An Allina Health System HIPAA violation has been discovered that dates back to April 6, 2015. Documents containing the PHI of patients have been accidentally disposed of with regular trash instead of being sent for shredding.
Allina Health System HIPAA Violation Potentially Affects up to 6,100 Patients of the Isles Clinic
Several thousand patients of the Minneapolis Isles clinic run by Allina Health System have been notified that some of their Protected Health Information (PHI) may have been viewed by unauthorized individuals after it was discovered that documents containing PHI have been disposed of in regular trash bins for up to 6 months. The information potentially exposed includes patient names, addresses, medical record numbers, health insurance details, some clinical information, the last four digits of Social Security numbers, and in some cases, full Social Security numbers.
The Allina Health System HIPAA compliance violation may not be as severe as the OCR breach report suggests. While close to 6,100 patients were potentially affected, it was not actually possible to determine exactly which patients were impacted. Allina often printed out information about patients, although not for every patient who visited its clinic. Some members of staff disposed of PHI correctly and used the appropriate bins for printed information. Those documents would have been sent for shredding in accordance with HIPAA Rules. According to a statement released by Allina Health System spokesman, David Kanihan, most members of staff at the clinic did in fact dispose of documents correctly.

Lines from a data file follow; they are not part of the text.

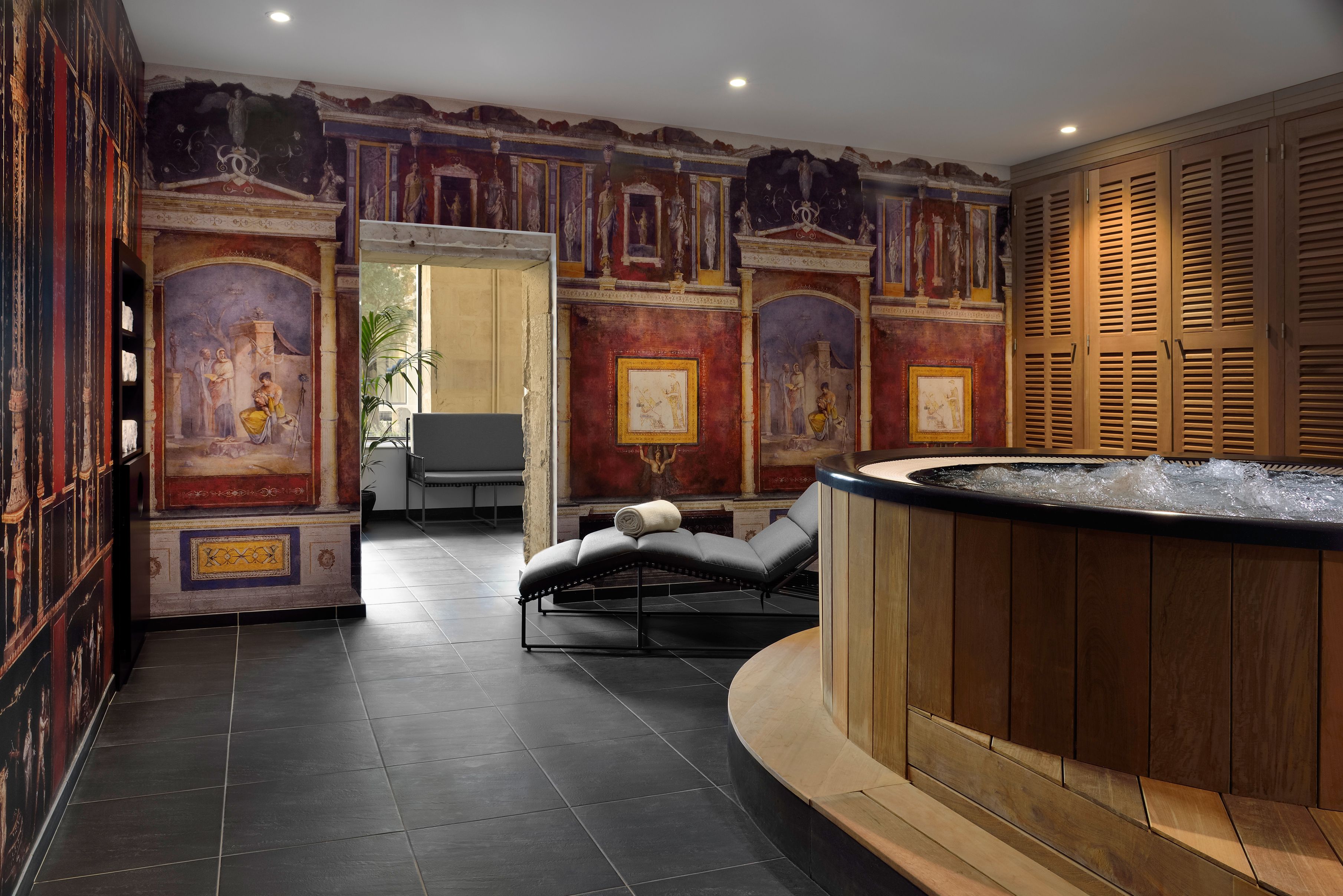 a room with a hot tub and a bench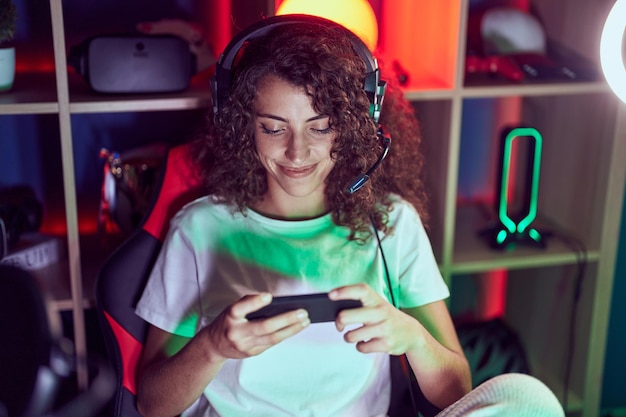 Photo gratuite jeune belle femme hispanique streamer jouant au jeu vidéo à l'aide d'un smartphone dans la salle de jeux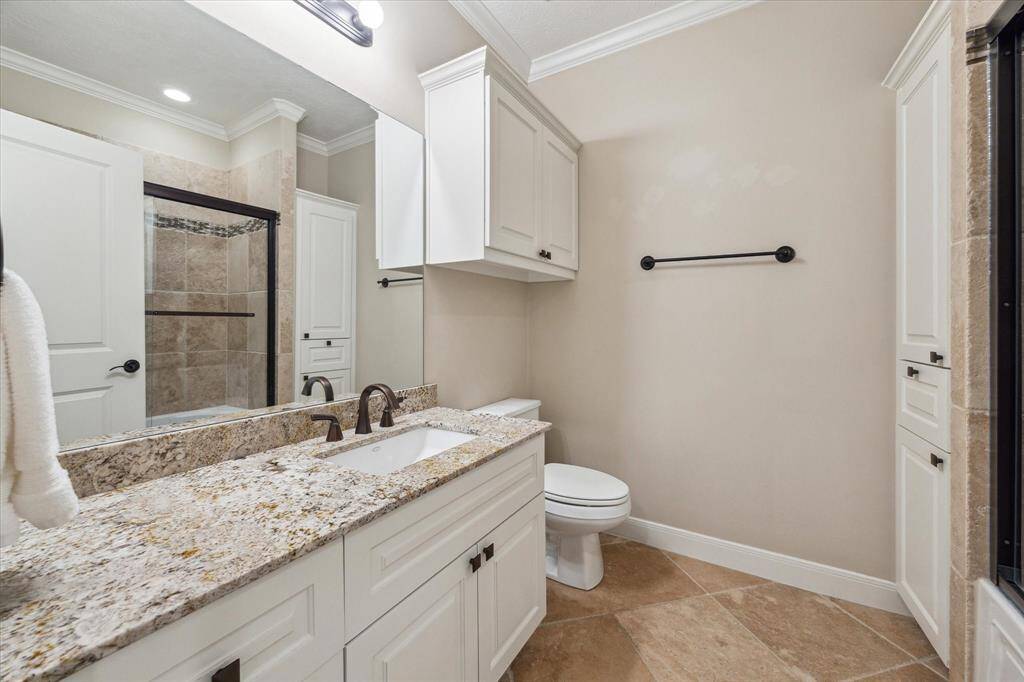 The secondary bath features a granite-topped vanity, oil-rubbed bronze fixtures, and a spacious walk-in shower with tile surround and built-in storage—both stylish and functional.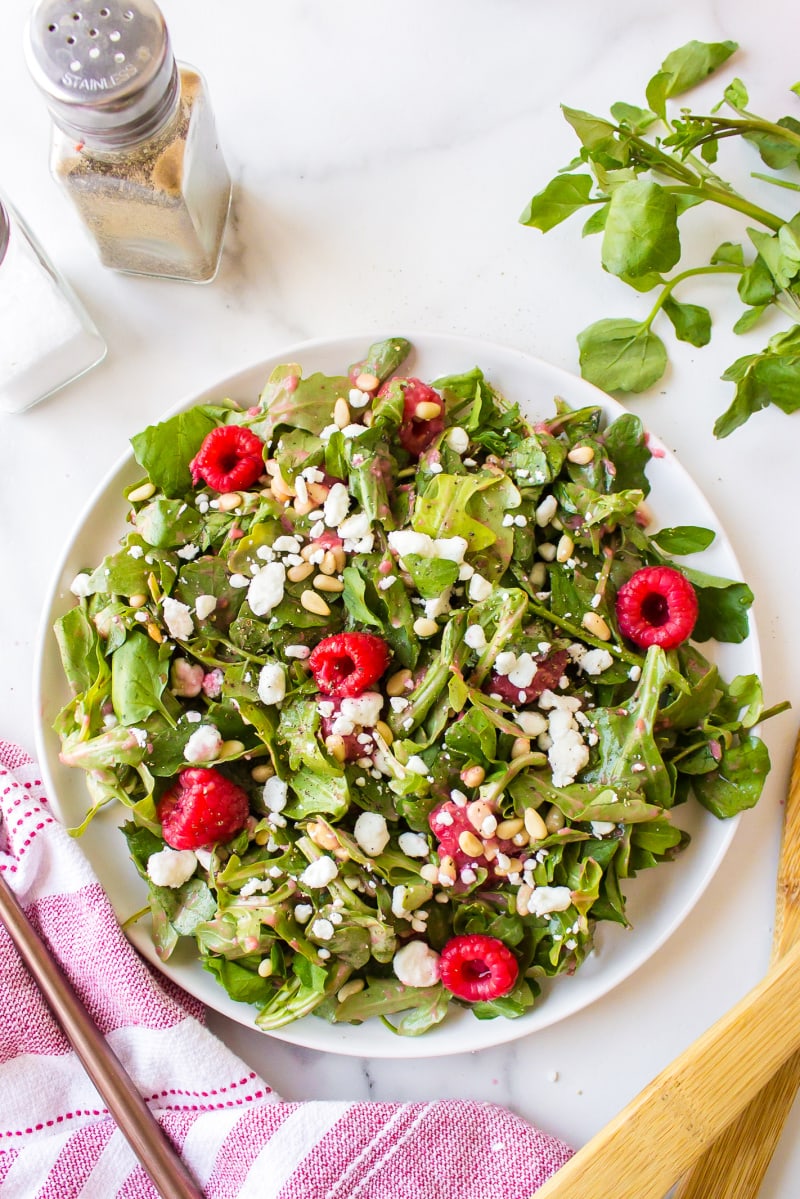 plate of goat cheese salad with raspberry vinaigrette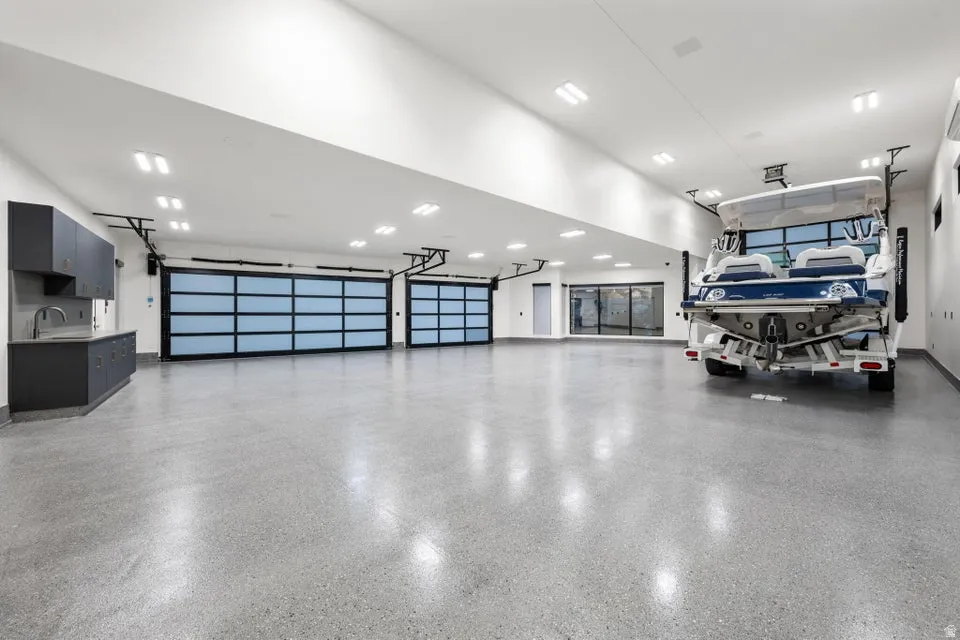 Spacious garage featuring two translucent panel garage doors, concrete flooring, recessed lighting, and built-in cabinetry with a sink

In cases such as this, a healthcare provider must err on the side of caution and alert all patients potentially affected, which in the case of the Allina Health System HIPAA violation was close to 6,100 individuals. Those individuals had visited the Isles Clinic in Minneapolis between April 6, 2015 and October 27, 2015 when it became apparent that some documents had been disposed of in incorrect bins.
In an effort to reduce the risk of patients suffering harm or loss as a result of the Allina Health System HIPAA violation, all those who were potentially affected have been offered a year of credit monitoring services without charge. That said, the probability of PHI falling into the hands of criminals is relatively low. The documents would have been taken from the trash bins and placed in dumpsters located within a locked complex. From there, the trash was taken to a city-owned refuse disposal center. All trash was then incinerated.
Since the risk of data being accessed by individual unauthorized to view the information is low, this is viewed by Allina as a technical breach of HIPAA rules rather than a data breach that places patients at risk. Action has already been taken to prevent similar incidents from occurring in the future. New bins are now being used which are clearly marked as being for confidential waste, and all paperwork disposed of in those bins will be sent for shredding.
Members of staff at the clinic have also been given further training on patient privacy, data security, and HIPAA rules covering the secure disposal of PHI.